▸ WRITTEN PROBLEM:
Your task is to repeat the listing exactly.

— START OF EXTRACTED INFORMATION —

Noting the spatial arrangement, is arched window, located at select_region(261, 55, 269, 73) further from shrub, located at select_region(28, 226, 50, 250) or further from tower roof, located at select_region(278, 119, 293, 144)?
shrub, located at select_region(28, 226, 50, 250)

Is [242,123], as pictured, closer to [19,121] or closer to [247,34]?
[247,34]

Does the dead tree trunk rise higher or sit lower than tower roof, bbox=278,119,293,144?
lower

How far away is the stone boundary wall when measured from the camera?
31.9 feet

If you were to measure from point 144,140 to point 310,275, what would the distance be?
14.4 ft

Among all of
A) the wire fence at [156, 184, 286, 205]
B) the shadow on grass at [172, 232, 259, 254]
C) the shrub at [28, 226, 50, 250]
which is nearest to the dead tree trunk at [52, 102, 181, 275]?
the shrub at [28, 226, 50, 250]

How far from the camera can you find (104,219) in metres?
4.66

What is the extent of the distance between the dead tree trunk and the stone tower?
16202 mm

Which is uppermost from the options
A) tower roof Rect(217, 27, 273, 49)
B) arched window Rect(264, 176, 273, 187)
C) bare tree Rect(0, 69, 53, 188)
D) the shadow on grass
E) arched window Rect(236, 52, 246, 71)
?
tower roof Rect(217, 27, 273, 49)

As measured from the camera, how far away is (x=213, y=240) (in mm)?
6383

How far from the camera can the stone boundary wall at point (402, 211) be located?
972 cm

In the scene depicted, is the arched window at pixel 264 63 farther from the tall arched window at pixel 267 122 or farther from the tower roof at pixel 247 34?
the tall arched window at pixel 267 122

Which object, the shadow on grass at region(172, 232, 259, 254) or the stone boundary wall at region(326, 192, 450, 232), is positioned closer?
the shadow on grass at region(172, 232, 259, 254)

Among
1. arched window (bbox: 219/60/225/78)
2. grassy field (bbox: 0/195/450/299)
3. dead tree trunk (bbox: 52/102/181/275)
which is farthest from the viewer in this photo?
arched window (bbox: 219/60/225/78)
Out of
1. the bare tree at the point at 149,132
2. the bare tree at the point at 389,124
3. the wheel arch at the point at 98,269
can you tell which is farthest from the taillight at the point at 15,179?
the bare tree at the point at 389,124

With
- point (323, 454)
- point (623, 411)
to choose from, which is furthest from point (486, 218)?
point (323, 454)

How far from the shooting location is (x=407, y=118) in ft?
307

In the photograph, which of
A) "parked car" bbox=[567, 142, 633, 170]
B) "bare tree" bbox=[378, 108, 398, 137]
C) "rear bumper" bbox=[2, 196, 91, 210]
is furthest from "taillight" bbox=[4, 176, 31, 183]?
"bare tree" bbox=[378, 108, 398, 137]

— END OF EXTRACTED INFORMATION —

▸ REPLY TO THE EXERCISE:
Noting the spatial arrangement, is arched window, located at select_region(261, 55, 269, 73) further from shrub, located at select_region(28, 226, 50, 250) or further from tower roof, located at select_region(278, 119, 293, 144)?
shrub, located at select_region(28, 226, 50, 250)

Is [242,123], as pictured, closer to [19,121] or closer to [247,34]?
[247,34]

Does the dead tree trunk rise higher or sit lower than tower roof, bbox=278,119,293,144?
lower

How far away is the stone boundary wall when measured from the camera?
31.9 feet

If you were to measure from point 144,140 to point 310,275, what would the distance be?
14.4 ft

Among all of
A) the wire fence at [156, 184, 286, 205]
B) the shadow on grass at [172, 232, 259, 254]
C) the shrub at [28, 226, 50, 250]
which is nearest to the dead tree trunk at [52, 102, 181, 275]?
the shrub at [28, 226, 50, 250]

How far from the camera can you find (104,219) in metres?
4.66

What is the extent of the distance between the dead tree trunk and the stone tower?
16202 mm

Which is uppermost from the options
A) tower roof Rect(217, 27, 273, 49)
B) arched window Rect(264, 176, 273, 187)
C) bare tree Rect(0, 69, 53, 188)
D) the shadow on grass
E) arched window Rect(236, 52, 246, 71)
?
tower roof Rect(217, 27, 273, 49)

As measured from the camera, how far away is (x=213, y=240) (in mm)?
6383

How far from the camera can the stone boundary wall at point (402, 211) be located?
972 cm

In the scene depicted, is the arched window at pixel 264 63 farther from the tall arched window at pixel 267 122 or farther from the tower roof at pixel 247 34?
the tall arched window at pixel 267 122

Which object, the shadow on grass at region(172, 232, 259, 254) or the stone boundary wall at region(326, 192, 450, 232), is positioned closer?
the shadow on grass at region(172, 232, 259, 254)

Among
1. arched window (bbox: 219/60/225/78)
2. grassy field (bbox: 0/195/450/299)
3. dead tree trunk (bbox: 52/102/181/275)
which is farthest from the viewer in this photo?
arched window (bbox: 219/60/225/78)
Out of
1. the bare tree at the point at 149,132
2. the bare tree at the point at 389,124
3. the wheel arch at the point at 98,269
can you tell which is farthest from the taillight at the point at 15,179?
the bare tree at the point at 389,124

With
- point (323, 454)
- point (623, 411)
to choose from, which is furthest from point (486, 218)?
point (323, 454)

How far from the shooting location is (x=407, y=118) in ft?
307

In the photograph, which of
A) "parked car" bbox=[567, 142, 633, 170]
B) "bare tree" bbox=[378, 108, 398, 137]
C) "rear bumper" bbox=[2, 196, 91, 210]
is furthest from "taillight" bbox=[4, 176, 31, 183]?
"bare tree" bbox=[378, 108, 398, 137]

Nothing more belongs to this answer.